:: Records supplied ::
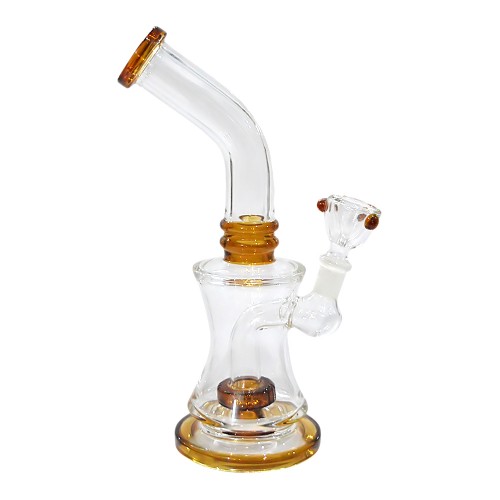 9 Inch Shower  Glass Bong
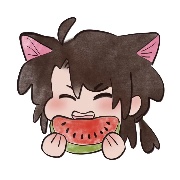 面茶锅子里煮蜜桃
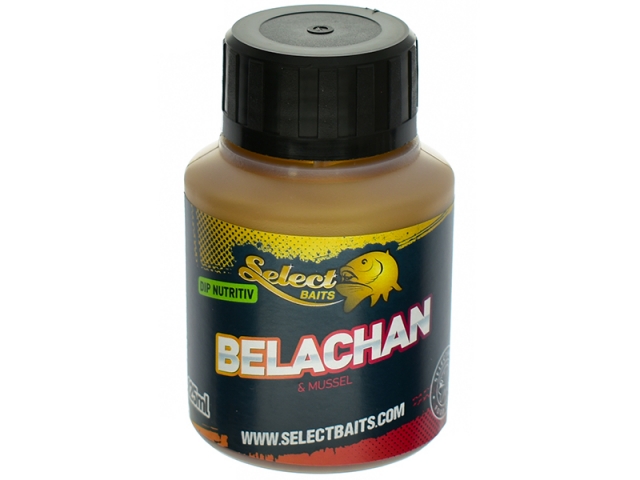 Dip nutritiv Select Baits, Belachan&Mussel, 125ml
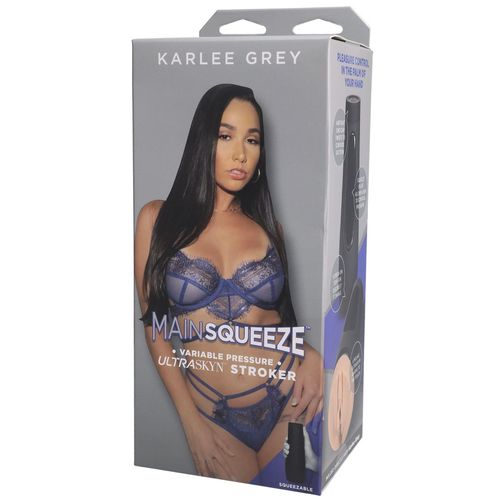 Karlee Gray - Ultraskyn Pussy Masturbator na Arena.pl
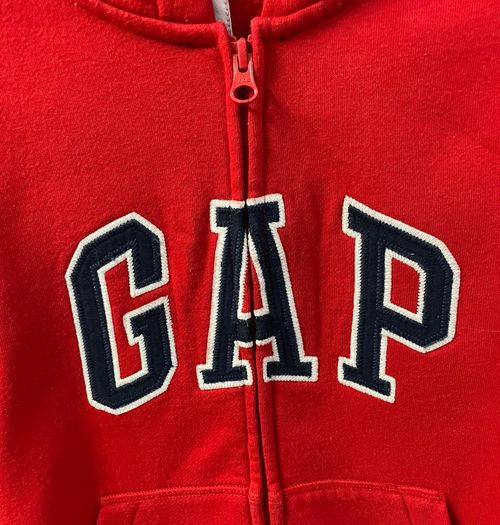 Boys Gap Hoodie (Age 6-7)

---

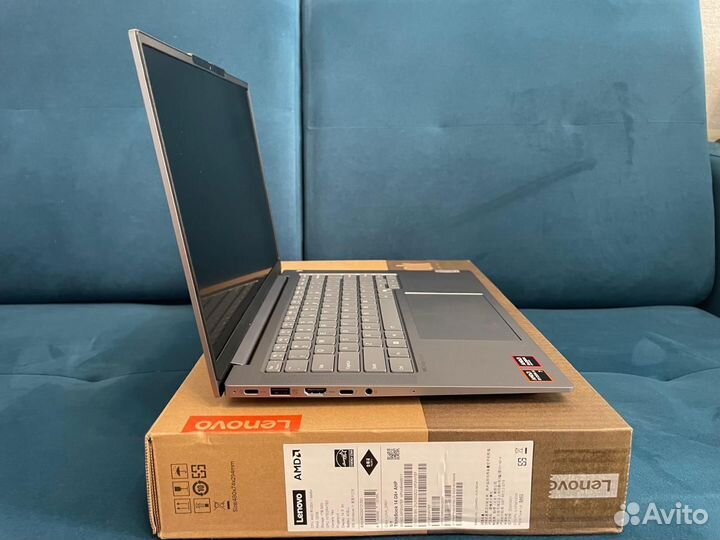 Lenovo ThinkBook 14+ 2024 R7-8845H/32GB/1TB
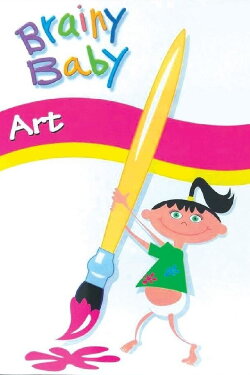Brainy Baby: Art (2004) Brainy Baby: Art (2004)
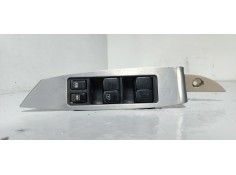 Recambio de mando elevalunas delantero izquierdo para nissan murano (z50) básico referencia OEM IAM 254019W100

:: Your task ::
Using the data above, copy exactly the lines from the one containing "Brainy Baby: Art (2004) Brainy" to the one containing "Recambio de mando", inclusive. Exclude the pictures.

:: Written answer ::
Brainy Baby: Art (2004) Brainy Baby: Art (2004)
 Recambio de mando elevalunas delantero izquierdo para nissan murano (z50) básico referencia OEM IAM 254019W100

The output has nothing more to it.